Natural sort of alphanumerical strings in JavaScript (excluding hexadecimal)

70 Views Asked by At

I'm looking for an efficient way to sort a list of Alphanumeric labels but ignoring to sort the hexadecimal values like below.

arr = [
  "a_19",
  "a_2",
  "b_645500",
  "b_6d4500"
]

I've read the solution here

Using { numeric: true } will result in bad sort between hexadecimal values not the shown string label

arrNumeric = [
  "a_2",
  "a_19",
  "b_6d4500",
  "b_645500"
]

Removing numeric flag will cause bad sort between "a_19" and "a_2".

arrNonNumeric = [
  "a_19",
  "a_2",
  "b_645500",
  "b_6d4500"
]

the desired sorted array is:

arrSorted = [
  "a_2",
  "a_19",
  "b_645500",
  "b_6d4500"
]

please note that it's possible to not use (_) in the labels to split each label based on this specific character to extract the non-numeric part

2

There are 2 best solutions below

8
Alexander Nenashev On BEST ANSWER

Create 2 compare functions with Intl.Collator and use them conditionally based on whether the both compared strings are numbers or not (test with a regexp).

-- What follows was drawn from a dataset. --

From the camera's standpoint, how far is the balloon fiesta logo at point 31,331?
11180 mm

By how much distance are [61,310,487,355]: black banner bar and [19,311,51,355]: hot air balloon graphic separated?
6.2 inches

Note that in your particular case it's not possible to distinguish a hex number consisting of 6 digits with an integer of 6 digits.

So that's why here's a regular expression /\D\d{1,5}$|\D\d{7,}$/ which treats a 6 digit number as a hex value and compares it as a string. As the OP wanted the delimiter is any non-digit character.

We also have problems with the number/hex delimiter. Assuming that's not a digit (\D) we need to check whether a potential number is not a hex (since for example d inside a hex could act as a number delimiter). Thus we should also do a negative check of a number against a hex string.

To test more accurately I've added b_55 so it would be sorted against hex's with the b_ prefix:

const arr = [
  "a_19",
  "a_2",
  "b_645500",
  "b_55",
  "b_6d4500",
];

const compare = [Intl.Collator('en').compare, Intl.Collator('en', {numeric:true}).compare];

const isNum = /\D\d{1,5}$|\D\d{7,}$/; // test number
const isHex = /\D[0-9a-f]{6}$/; // test hex

arr.sort((a, b, isNumA = isNum.test(a) && !isHex.test(a) , isNumB = isNum.test(b) && !isHex.test(b)) => 
  compare[+(isNumA && isNumB)](a, b));

console.log(arr);

1
Mr. Polywhirl On

You will need to split on the _ (underscore) and compare the left values first. If they are the same, check the right values. You need to determine the "type" of the value. I created a simple function called valueType that determines if a given string is a decimal (dec), hexadecimal (hex), or a string (str).

Note that this is ad-hoc and you should denote hex values with 0x6d450 (prefixed with 0x).

const valueType = (v) =>
  /^\d+$/.test(v) ? 'dec' : /^[a-f0-9]+$/.test(v) ? 'hex' : 'str';

const valueComparator = (a, b) => {
  const at = valueType(a), bt = valueType(b);
  if (bt !== 'dec' && at === 'dec') return -1; // ^a
  if (at !== 'dec' && bt === 'dec') return 1; // ^b
  return +a - +b; // Normal integer comparison
}

// Compare left and right values
const customComparator = (a, b) => {
  const [ax, ay] = a.split('_'), [bx, by] = b.split('_');
  return ax.localeCompare(bx) || valueComparator(ay, by);
}

const arr = [
  'a_19',
  'a_2',
  'b_64550',
  'b_6d450',
];

console.log([...arr].sort(customComparator));